Start of PROVIDED MATERIAL

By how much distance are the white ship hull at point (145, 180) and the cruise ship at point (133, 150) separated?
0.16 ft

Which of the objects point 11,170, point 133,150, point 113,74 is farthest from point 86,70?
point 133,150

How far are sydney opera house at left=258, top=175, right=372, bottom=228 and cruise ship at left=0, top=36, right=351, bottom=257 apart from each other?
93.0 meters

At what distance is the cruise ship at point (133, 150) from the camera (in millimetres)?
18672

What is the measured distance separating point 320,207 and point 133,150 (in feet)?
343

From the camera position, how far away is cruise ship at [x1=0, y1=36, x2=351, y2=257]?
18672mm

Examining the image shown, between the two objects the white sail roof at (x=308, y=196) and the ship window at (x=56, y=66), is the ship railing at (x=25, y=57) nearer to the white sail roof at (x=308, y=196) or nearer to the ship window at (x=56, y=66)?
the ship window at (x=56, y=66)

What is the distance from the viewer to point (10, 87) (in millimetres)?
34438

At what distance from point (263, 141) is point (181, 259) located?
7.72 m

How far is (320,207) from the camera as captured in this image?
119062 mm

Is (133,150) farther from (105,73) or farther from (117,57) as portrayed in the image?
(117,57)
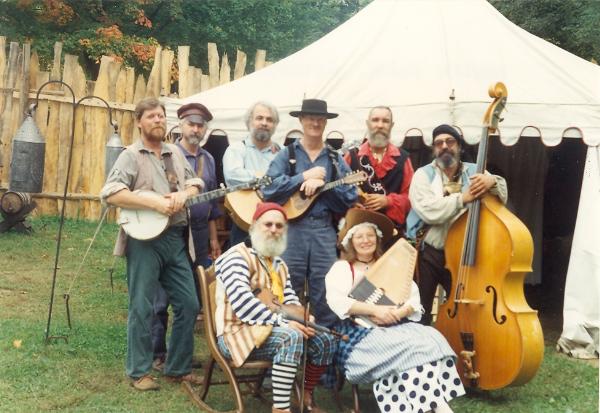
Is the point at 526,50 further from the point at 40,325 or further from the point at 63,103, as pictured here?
the point at 63,103

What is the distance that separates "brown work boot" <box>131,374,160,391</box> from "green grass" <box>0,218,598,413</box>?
0.04m

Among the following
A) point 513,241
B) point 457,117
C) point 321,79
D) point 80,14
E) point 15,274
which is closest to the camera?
point 513,241

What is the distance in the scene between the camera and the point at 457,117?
6.61 metres

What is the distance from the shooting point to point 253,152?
20.4 feet

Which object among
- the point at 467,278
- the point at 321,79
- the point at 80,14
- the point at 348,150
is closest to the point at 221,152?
the point at 321,79

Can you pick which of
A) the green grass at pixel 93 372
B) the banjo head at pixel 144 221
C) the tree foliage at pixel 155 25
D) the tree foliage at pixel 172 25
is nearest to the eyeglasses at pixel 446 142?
the green grass at pixel 93 372

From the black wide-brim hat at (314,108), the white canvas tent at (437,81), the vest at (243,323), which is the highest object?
the white canvas tent at (437,81)

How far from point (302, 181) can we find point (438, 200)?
91 centimetres

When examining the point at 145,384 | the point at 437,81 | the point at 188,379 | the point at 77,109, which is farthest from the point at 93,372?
the point at 77,109

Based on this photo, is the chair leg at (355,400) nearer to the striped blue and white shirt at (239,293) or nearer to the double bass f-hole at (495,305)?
the striped blue and white shirt at (239,293)

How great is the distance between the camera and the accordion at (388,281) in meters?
5.03

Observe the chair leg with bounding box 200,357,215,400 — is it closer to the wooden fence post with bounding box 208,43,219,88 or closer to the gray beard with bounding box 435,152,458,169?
the gray beard with bounding box 435,152,458,169

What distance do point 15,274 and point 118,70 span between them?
13.4 ft

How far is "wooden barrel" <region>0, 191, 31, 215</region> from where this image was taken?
9.91m
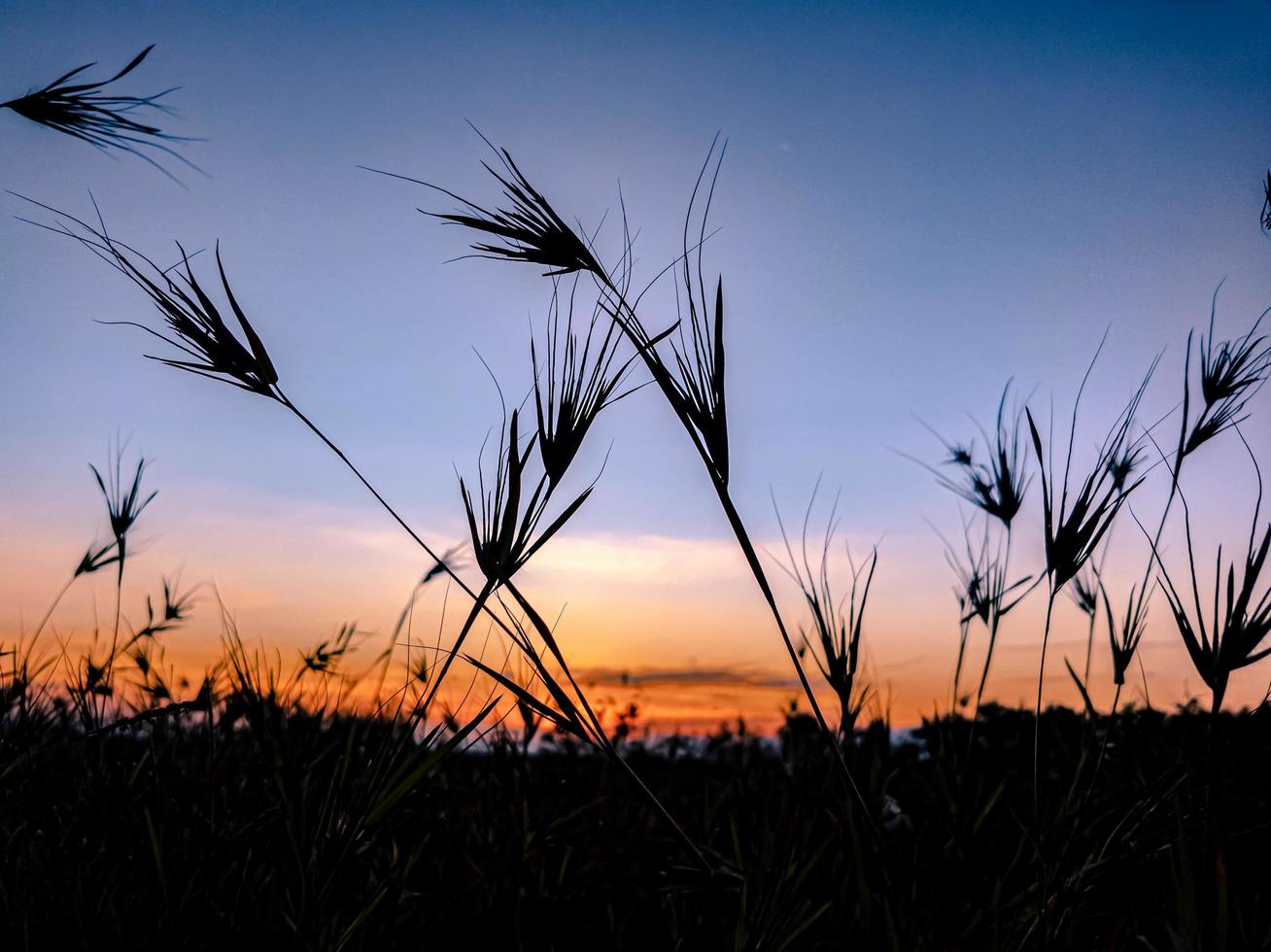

End of PROVIDED MATERIAL

SET TASK:
Set out all the data above as a numbered list, skipping the blank lines and omitting the bracketed picture markers.

ANSWER:
1. By how much distance are the white ship hull at point (145, 180) and the cruise ship at point (133, 150) separated?
2. 0.16 ft
3. Which of the objects point 11,170, point 133,150, point 113,74 is farthest from point 86,70?
4. point 133,150
5. How far are sydney opera house at left=258, top=175, right=372, bottom=228 and cruise ship at left=0, top=36, right=351, bottom=257 apart from each other?
6. 93.0 meters
7. At what distance is the cruise ship at point (133, 150) from the camera (in millimetres)?
8. 18672
9. What is the measured distance separating point 320,207 and point 133,150 (in feet)?
10. 343
11. From the camera position, how far away is cruise ship at [x1=0, y1=36, x2=351, y2=257]?
12. 18672mm
13. Examining the image shown, between the two objects the white sail roof at (x=308, y=196) and the ship window at (x=56, y=66), is the ship railing at (x=25, y=57) nearer to the white sail roof at (x=308, y=196) or nearer to the ship window at (x=56, y=66)?
14. the ship window at (x=56, y=66)
15. What is the distance from the viewer to point (10, 87) (in millimetres)?
16. 34438
17. At what distance from point (263, 141) is point (181, 259) located?
18. 7.72 m
19. How far is (320,207) from the camera as captured in this image?
20. 119062 mm
21. Is (133,150) farther from (105,73) or farther from (117,57) as portrayed in the image?
22. (117,57)
23. Is the point at 526,50 further from the point at 40,325 or further from the point at 63,103, as pictured here?
24. the point at 63,103
25. What is the distance that separates "brown work boot" <box>131,374,160,391</box> from "green grass" <box>0,218,598,413</box>?
26. 0.04m
27. Among the following
28. A) point 513,241
29. B) point 457,117
30. C) point 321,79
31. D) point 80,14
32. E) point 15,274
33. which is closest to the camera?
34. point 513,241
35. What is the distance in the scene between the camera and the point at 457,117?
36. 6.61 metres
37. What is the distance from the shooting point to point 253,152?
38. 20.4 feet
39. Which object among
40. - the point at 467,278
41. - the point at 321,79
42. - the point at 80,14
43. - the point at 348,150
44. is closest to the point at 221,152?
45. the point at 321,79
46. Can you pick which of
47. A) the green grass at pixel 93 372
48. B) the banjo head at pixel 144 221
49. C) the tree foliage at pixel 155 25
50. D) the tree foliage at pixel 172 25
51. is nearest to the eyeglasses at pixel 446 142?
52. the green grass at pixel 93 372
53. From the black wide-brim hat at (314,108), the white canvas tent at (437,81), the vest at (243,323), which is the highest object?
54. the white canvas tent at (437,81)
55. How far from point (302, 181) can we find point (438, 200)?
56. 91 centimetres
57. When examining the point at 145,384 | the point at 437,81 | the point at 188,379 | the point at 77,109, which is farthest from the point at 93,372?
58. the point at 77,109
59. Based on this photo, is the chair leg at (355,400) nearer to the striped blue and white shirt at (239,293) or nearer to the double bass f-hole at (495,305)?
60. the striped blue and white shirt at (239,293)
61. How great is the distance between the camera and the accordion at (388,281) in meters?
62. 5.03
63. Observe the chair leg with bounding box 200,357,215,400 — is it closer to the wooden fence post with bounding box 208,43,219,88 or closer to the gray beard with bounding box 435,152,458,169?
64. the gray beard with bounding box 435,152,458,169
65. What distance do point 15,274 and point 118,70 span between them?
66. 13.4 ft
67. How far is "wooden barrel" <region>0, 191, 31, 215</region> from where this image was taken?
68. 9.91m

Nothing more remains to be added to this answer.